## START Excerpt
The prize of physics went to the developers of graphene which is a fantastic form of carbon, one atom thick that may yet revolutionize technology.  Kudos to Drs. Drs. Andre Geim and Konstantin Novoselov, for brilliant work.  Just for the record, Andre Geim was involved in an Ignobel prize  project ten years ago, the levitation of frogs by magnetic fields. .
The literature prize went to a Peruvian writer Mario Vargas Llosa  who is another example of a dissident being recognized more abroad than at home. 

Our Neanderthal cousins have long had a bad press.  It is nice to hear that anthropologists are rethinking the stereotype and are drawing different conclusions.  The Neanderthals were apparently capable of making adjustments to environmental changes without the example of modern humans.

Artists Adrie and Alfons Kennis crafted this re-creation of a Neanderthal woman whose subspecies roamed Eurasia for almost 200,000 years. (Joe Mcnally/getty Images)
## END Excerpt
## START Entries provided
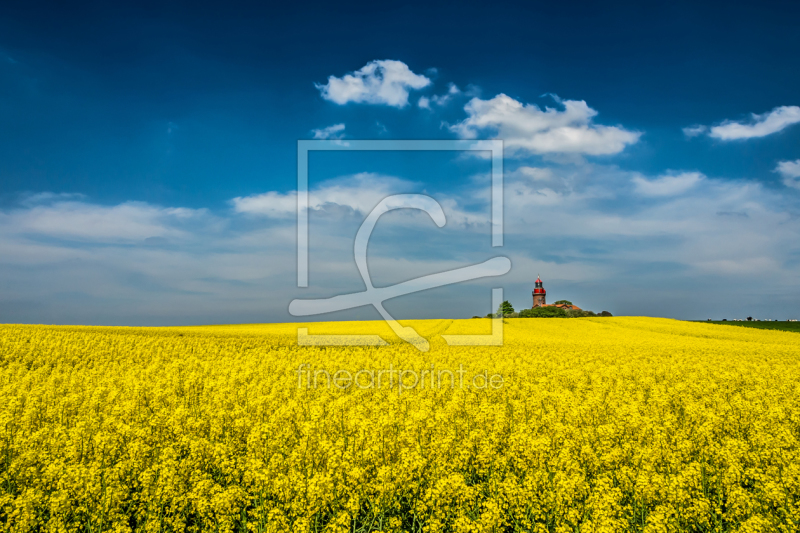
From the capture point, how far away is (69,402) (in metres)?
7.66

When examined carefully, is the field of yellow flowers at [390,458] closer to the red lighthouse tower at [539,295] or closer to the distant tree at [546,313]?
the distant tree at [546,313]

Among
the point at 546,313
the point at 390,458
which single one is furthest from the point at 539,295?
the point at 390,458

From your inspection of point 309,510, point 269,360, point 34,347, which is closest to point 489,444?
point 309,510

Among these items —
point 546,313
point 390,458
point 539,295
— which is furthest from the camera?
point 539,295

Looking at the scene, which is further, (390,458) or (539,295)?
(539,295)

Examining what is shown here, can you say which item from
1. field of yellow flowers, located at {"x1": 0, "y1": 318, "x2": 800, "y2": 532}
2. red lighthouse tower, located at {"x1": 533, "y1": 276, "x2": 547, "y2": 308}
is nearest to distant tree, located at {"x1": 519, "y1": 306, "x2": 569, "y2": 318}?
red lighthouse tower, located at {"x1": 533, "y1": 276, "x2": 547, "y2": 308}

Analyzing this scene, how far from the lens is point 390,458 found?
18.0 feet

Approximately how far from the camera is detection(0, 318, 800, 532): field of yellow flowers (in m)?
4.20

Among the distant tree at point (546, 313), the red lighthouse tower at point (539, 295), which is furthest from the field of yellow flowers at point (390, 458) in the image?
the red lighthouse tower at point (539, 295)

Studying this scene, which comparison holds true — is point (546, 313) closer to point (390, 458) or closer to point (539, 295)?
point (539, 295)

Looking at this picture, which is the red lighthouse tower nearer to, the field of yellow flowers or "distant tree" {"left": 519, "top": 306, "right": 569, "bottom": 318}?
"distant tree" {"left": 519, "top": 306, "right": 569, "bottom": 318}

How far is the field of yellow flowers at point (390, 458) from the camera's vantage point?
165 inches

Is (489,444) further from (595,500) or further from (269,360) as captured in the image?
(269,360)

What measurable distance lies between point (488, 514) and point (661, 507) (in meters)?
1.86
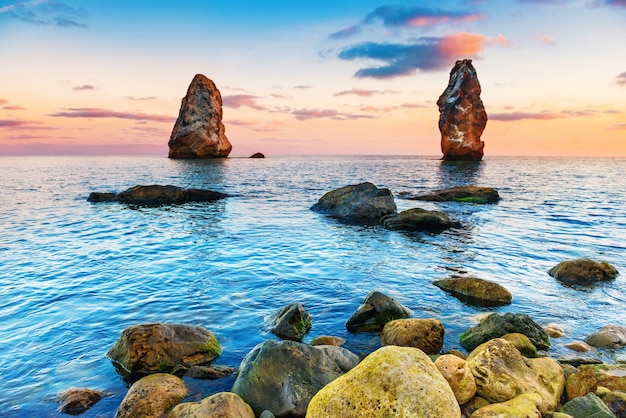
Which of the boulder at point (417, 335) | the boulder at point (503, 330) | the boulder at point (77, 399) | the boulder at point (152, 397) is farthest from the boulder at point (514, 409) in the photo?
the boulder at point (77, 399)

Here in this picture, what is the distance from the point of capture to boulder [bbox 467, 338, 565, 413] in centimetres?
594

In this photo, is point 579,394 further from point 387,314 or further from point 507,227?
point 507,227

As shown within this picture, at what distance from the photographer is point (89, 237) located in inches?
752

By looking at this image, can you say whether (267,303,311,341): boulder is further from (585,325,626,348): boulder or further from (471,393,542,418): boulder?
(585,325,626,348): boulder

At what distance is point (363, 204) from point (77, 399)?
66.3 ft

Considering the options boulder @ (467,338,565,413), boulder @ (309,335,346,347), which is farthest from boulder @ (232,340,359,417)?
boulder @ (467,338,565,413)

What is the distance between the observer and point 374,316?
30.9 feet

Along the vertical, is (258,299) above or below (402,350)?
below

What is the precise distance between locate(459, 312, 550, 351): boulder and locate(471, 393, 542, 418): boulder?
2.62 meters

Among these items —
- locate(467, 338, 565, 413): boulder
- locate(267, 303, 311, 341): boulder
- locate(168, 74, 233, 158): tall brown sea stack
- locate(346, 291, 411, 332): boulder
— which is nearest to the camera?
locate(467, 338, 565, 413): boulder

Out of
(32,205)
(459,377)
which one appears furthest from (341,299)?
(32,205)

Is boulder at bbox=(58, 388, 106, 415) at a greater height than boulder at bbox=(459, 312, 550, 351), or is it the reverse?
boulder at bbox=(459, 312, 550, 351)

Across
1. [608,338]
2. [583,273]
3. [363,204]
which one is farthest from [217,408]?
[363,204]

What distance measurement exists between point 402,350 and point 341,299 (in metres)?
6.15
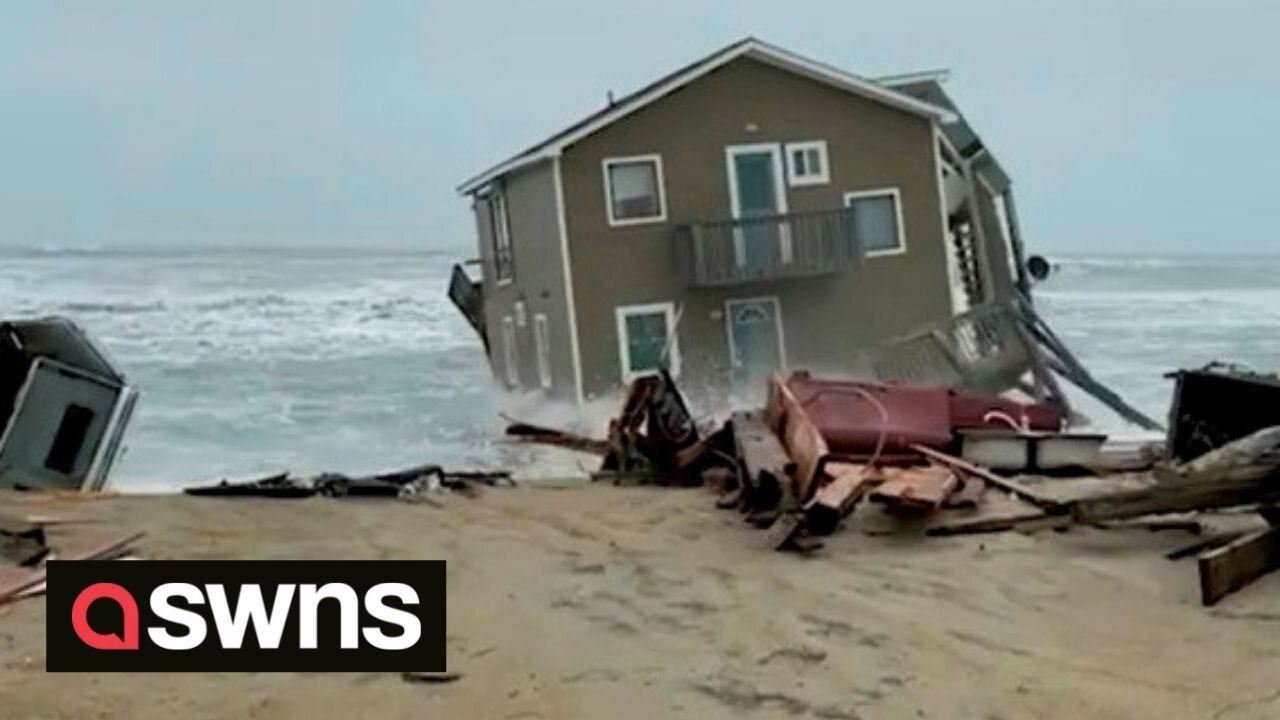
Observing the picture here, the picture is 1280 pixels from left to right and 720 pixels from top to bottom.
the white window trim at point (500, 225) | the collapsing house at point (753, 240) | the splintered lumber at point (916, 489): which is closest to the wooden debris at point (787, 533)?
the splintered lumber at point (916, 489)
## END Entries provided
## START Entries provided
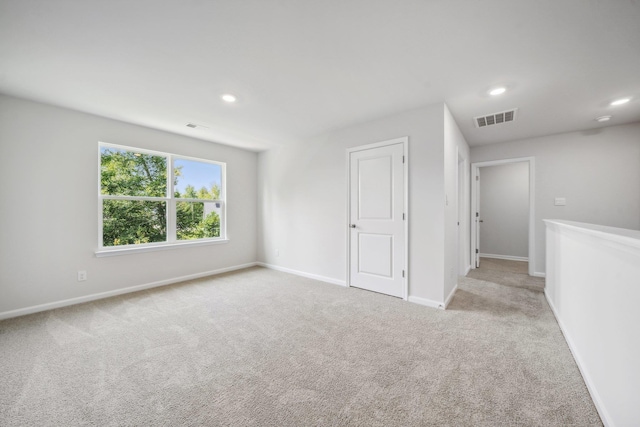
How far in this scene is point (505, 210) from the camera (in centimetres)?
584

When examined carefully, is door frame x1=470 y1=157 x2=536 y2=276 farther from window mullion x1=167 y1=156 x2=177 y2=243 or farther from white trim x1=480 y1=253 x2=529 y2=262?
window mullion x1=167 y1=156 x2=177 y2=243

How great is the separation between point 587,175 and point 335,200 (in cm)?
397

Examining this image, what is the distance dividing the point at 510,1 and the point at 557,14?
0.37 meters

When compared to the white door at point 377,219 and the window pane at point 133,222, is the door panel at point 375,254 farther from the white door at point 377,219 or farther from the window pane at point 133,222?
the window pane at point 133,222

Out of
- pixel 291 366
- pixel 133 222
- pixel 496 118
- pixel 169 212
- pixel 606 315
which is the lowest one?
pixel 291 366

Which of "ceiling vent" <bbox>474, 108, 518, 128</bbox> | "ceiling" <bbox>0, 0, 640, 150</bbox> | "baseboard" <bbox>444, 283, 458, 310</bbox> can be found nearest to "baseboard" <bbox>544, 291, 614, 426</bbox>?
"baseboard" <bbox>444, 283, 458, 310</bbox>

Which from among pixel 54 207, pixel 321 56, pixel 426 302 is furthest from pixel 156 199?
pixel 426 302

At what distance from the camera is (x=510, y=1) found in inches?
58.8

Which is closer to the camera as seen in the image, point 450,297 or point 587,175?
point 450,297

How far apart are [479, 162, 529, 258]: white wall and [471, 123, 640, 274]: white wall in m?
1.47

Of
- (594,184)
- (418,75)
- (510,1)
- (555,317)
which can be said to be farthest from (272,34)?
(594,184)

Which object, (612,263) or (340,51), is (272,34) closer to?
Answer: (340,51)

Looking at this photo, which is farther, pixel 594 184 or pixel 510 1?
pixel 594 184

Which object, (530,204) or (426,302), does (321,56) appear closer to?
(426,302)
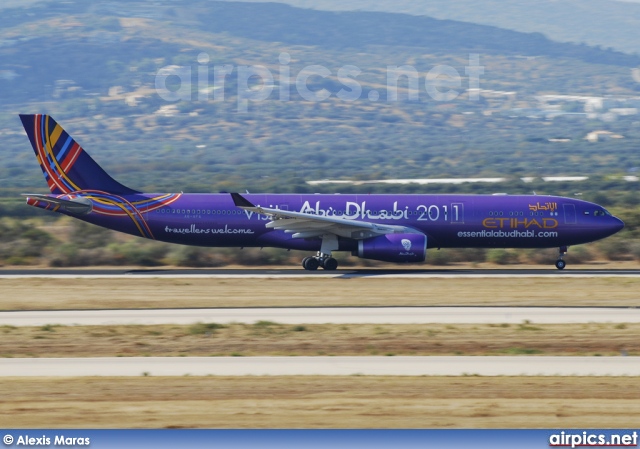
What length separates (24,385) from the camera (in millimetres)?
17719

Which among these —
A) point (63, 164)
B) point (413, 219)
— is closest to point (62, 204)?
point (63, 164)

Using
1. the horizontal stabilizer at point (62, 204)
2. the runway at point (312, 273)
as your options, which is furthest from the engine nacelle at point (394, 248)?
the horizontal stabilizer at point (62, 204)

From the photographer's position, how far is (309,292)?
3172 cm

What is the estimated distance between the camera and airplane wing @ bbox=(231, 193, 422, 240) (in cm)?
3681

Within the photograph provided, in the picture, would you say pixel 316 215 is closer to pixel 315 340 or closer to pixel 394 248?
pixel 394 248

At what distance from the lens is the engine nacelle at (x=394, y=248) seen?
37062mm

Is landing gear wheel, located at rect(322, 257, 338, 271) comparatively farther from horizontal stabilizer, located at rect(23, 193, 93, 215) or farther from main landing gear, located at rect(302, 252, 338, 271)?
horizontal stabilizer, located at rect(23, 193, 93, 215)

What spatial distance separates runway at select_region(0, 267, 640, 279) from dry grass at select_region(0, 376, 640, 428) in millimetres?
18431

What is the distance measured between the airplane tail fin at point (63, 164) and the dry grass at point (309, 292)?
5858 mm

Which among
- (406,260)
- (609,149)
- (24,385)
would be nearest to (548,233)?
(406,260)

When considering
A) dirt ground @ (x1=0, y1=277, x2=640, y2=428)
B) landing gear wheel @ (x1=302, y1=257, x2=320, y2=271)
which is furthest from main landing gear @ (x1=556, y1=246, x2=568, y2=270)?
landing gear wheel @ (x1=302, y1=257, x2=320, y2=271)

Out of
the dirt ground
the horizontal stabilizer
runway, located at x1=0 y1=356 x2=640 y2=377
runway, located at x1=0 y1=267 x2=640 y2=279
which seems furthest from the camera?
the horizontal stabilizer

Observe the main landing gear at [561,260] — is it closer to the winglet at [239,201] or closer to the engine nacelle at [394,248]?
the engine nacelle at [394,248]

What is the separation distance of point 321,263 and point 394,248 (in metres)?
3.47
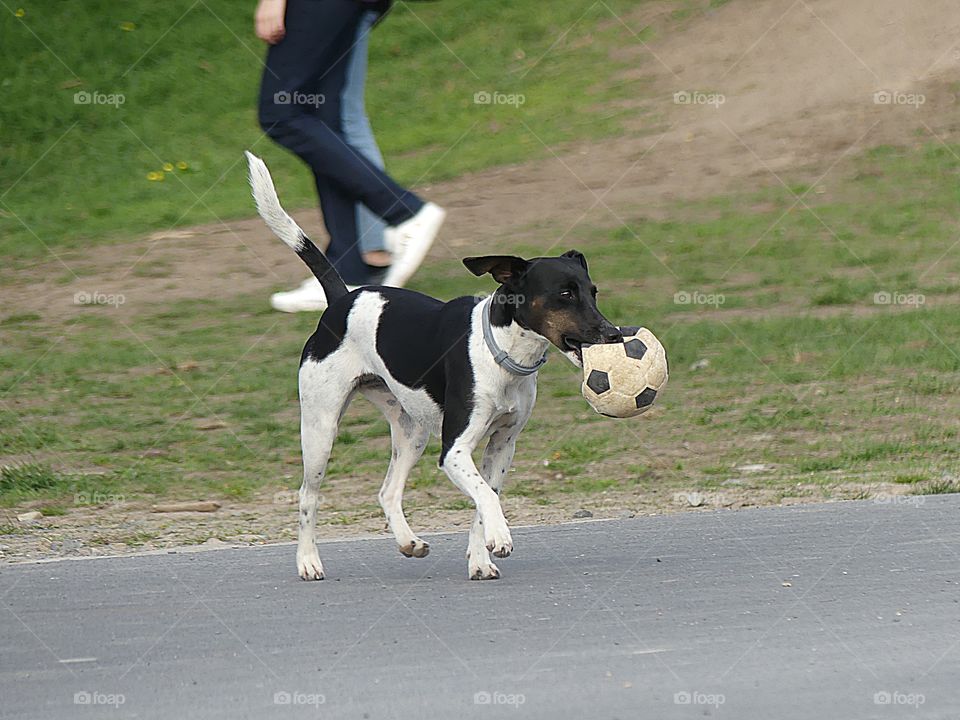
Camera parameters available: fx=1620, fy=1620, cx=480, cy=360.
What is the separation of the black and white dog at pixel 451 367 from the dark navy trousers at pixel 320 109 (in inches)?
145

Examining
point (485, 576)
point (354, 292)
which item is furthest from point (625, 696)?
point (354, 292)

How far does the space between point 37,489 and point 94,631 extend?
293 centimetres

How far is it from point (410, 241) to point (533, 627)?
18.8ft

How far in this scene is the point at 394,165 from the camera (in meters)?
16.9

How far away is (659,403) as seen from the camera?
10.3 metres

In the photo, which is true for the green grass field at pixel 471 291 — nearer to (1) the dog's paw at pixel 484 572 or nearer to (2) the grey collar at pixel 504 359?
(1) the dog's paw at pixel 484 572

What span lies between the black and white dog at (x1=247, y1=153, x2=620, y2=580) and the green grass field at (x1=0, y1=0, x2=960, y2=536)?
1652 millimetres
## END Entries provided
## START Entries provided
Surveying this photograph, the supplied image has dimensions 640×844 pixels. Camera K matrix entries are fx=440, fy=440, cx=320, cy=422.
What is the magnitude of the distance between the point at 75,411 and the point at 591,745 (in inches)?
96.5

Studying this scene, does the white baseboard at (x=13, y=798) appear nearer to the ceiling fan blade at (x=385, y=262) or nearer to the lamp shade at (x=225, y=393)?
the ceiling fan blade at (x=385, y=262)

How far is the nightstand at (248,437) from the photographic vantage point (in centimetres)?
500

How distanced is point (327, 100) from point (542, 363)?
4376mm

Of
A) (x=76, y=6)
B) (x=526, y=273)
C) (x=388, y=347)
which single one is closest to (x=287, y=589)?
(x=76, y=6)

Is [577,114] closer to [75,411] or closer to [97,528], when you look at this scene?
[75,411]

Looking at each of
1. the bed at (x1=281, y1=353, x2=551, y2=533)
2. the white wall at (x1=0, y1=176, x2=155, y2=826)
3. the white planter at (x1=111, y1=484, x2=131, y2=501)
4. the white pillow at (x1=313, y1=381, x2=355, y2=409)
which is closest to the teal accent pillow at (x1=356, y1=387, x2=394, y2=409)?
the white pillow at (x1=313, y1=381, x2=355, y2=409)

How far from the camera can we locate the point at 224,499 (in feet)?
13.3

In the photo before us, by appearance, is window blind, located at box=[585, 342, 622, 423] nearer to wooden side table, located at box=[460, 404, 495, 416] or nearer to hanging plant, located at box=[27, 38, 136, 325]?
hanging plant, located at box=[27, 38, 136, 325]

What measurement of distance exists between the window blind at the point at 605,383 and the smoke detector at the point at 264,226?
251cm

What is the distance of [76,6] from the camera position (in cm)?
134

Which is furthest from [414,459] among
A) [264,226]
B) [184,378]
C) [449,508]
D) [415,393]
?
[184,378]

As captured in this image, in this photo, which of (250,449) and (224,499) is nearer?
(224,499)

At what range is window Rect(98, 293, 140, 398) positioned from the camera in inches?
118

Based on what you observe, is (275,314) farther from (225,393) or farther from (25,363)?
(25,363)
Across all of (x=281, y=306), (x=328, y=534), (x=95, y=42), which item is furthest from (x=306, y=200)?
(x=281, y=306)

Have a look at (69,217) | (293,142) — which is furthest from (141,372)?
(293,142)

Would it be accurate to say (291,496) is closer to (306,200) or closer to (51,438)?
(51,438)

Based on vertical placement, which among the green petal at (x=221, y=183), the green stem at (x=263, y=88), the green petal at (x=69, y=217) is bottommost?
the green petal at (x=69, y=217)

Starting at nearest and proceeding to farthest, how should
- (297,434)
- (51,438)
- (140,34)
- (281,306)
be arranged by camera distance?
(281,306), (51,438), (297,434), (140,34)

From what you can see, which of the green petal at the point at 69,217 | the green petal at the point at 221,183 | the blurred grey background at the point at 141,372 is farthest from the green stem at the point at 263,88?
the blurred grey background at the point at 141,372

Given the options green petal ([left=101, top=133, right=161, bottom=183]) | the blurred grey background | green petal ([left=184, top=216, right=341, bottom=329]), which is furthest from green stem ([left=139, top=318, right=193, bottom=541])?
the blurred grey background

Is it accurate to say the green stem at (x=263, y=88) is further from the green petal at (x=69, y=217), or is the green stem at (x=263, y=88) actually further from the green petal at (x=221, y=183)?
## END Entries provided
» **Task requirements**:
• A. Based on the excerpt, decide whether each statement is true: (i) Mario Vargas Llosa is a Peruvian writer. (ii) Graphene is several atoms thick. (iii) Neanderthals needed the example of modern humans to adjust to environmental changes. Answer yes or no for each and quote the words of the excerpt that decide it.
• B. According to the excerpt, what was the Ignobel prize project that Andre Geim was involved in?
• C. Extract the passage of the excerpt between "The literature prize" and "of modern humans.", inclusive.
The data has no connection to the excerpt.

» **Solutions by task**:
• A.
(i) Yes: "a Peruvian writer Mario Vargas Llosa"
(ii) No: "one atom thick"
(iii) No: "capable of making adjustments to environmental changes without the example of modern humans"

• B. The levitation of frogs by magnetic fields.

• C.
The literature prize went to a Peruvian writer Mario Vargas Llosa  who is another example of a dissident being recognized more abroad than at home. 

Our Neanderthal cousins have long had a bad press.  It is nice to hear that anthropologists are rethinking the stereotype and are drawing different conclusions.  The Neanderthals were apparently capable of making adjustments to environmental changes without the example of modern humans.